Discussion in 'Behaviour' started by Happy Chappy, Jun 2, 2011.

  1. Just wanted to ask people what kinds of sanctions you all have in your schools. SMT very keen to use praise and rewards for children, but do not apply any kind of sanctions. All problem children to be dealt with by individual teachers rather than management- is this the norm? Therefore lowl level disruptions never dealt with!!

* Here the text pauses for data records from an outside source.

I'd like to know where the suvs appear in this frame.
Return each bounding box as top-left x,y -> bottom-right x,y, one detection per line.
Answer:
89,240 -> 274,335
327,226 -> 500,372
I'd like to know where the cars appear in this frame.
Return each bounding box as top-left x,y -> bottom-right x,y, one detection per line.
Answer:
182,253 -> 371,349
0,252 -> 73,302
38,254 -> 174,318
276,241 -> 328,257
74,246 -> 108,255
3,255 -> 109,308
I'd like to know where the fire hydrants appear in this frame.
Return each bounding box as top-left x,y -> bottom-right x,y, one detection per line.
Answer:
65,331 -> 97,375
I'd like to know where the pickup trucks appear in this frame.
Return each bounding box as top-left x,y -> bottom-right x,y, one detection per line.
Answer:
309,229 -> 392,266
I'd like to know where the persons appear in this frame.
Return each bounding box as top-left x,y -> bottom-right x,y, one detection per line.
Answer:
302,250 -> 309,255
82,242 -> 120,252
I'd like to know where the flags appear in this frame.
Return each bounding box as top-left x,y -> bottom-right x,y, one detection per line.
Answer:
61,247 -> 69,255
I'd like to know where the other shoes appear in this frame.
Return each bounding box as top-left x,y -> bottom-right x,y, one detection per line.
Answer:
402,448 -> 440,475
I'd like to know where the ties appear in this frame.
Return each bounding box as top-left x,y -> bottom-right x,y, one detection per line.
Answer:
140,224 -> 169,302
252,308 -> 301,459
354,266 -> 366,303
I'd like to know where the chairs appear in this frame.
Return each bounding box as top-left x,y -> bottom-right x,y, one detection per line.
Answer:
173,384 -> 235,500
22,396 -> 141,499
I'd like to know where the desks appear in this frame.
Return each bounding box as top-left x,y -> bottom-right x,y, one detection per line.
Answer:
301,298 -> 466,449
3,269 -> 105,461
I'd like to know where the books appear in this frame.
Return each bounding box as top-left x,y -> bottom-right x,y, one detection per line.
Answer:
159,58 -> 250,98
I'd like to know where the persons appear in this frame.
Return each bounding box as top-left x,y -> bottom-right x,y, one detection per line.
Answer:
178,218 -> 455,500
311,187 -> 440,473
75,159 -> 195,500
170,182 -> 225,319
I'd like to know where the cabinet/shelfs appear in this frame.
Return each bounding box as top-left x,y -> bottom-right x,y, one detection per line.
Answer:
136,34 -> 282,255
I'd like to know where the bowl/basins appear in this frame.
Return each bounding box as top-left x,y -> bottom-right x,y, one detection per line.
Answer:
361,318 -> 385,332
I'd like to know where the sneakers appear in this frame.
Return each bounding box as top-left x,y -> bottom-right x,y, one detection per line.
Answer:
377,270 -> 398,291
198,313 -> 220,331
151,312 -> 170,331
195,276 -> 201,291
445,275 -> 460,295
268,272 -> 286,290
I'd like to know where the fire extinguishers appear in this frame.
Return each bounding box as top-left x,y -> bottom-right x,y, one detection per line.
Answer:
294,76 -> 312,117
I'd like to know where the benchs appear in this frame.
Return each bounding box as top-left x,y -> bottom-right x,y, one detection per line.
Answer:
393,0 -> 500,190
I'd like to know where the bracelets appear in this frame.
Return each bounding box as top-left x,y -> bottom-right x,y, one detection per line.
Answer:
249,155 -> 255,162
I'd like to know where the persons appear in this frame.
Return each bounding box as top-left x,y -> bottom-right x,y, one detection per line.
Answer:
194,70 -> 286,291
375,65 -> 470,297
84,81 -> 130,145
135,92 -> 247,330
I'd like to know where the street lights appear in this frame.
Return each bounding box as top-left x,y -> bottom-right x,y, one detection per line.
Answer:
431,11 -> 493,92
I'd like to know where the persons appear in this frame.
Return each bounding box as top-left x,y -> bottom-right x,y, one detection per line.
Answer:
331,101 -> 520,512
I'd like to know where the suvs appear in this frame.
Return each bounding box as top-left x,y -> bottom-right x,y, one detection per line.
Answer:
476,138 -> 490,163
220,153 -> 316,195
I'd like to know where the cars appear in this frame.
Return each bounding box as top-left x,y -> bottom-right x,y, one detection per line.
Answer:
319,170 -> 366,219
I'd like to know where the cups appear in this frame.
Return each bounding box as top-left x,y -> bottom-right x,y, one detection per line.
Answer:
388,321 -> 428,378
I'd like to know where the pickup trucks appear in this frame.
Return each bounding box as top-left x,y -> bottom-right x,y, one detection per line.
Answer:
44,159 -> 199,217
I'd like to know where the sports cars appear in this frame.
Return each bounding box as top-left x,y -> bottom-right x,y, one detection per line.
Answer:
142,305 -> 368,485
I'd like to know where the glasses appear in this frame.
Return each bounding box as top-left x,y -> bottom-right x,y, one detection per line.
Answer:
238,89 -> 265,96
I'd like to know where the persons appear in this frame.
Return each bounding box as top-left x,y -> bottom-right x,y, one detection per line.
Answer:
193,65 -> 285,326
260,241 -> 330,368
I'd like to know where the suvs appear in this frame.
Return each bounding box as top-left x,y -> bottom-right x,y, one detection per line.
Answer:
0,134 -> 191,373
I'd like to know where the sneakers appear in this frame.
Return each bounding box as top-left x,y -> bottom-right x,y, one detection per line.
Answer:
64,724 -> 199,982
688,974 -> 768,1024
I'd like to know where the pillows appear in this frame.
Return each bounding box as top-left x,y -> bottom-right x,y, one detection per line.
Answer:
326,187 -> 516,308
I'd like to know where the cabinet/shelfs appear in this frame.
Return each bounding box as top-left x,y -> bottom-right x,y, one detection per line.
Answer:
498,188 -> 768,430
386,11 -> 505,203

    Would be nice to hear from other primary teachers. I have a nice class but they rae very unkind to eachother and despite my carrying out all my sanctions for bad behaviour (not within expectations) children are not learning and am finding that SMT are very soft on them. There is no sense of respect for teachers (this comment also made by other teachers in school) and it is getting worse- mainly because no one wants to know.
    please post- am considering trying a different school, might help me to decide.
     
  2. Tom_Bennett

    Tom_Bennett Occasional commenter

    This is a terrible system; no wonder you're vexed (bruv). Without a whole school system, every teacher loses the strength found in unity, and it's you against the room. This is madness. If the kids know that the school backs up your discipline then they'll know that eventually they'll be caught out, and will play the system a bit less as a result.
    And if they know it won't? No respect for adult authority because there isn't any to speak of. And all because senior management won't face up to their responsibilities- which include providing a safe, secure environment where learning can take place. You have my sympathy, and a shudder of horror as I contemplate that the people you work for actually have the care for hundreds of children in their hands. Awful.
    If I were you, I'd take my services somewhere that valued them- and children. And as you leave set off every fire alarm as you go.*
    Good luck
    *Don't do this. Nice thought though.

    PS: normal sanctions usually include detentions, phone calls home, parental meetings, loss of golden time, etc. Add consistency, fairness and rigour.
     
  3. Horrible situation - my sympathies. Without the support of SMT, could you buddy with another teacher? Offering time out for one another. If you've given all your warnings, rather than SMT, they go and work in the younger class next door (and vice versa)? I'm all for positive behaviour management .... But what are you supposed to do when students don't buy in. I'd be interested to know what advice are you given when you tell SMT that dispite all of your positive strategies, little Jonny still throws pencils and shouts out????
     
  4. Whole school approach works for us. System of 2 warnings and then a slip for a third 'offence'. Works well because the common understanding is that after two warnings, you really should have changed your behaviour. Consequence is a loss of breaktime/lunchtime. 3 of these slips in a term and parents invited in to discuss the issue. 6 slips in a term and child is not invited to attend the end of term treat - so really puts this in the child's hands as they are in control of whether they attend or not.
    Different slip issued immediately for bigger offences - violence. Loss of breaktimes again with parents being contacted to inform them.
    We tend to try and avoid the removal from lessons as this disrupts the learning. We find that the system does work as children do change their behaviour mid lesson as they are very clear on the consequences.
    Schools without a whole school approach will struggle as the consequences for the same action differ from room to room.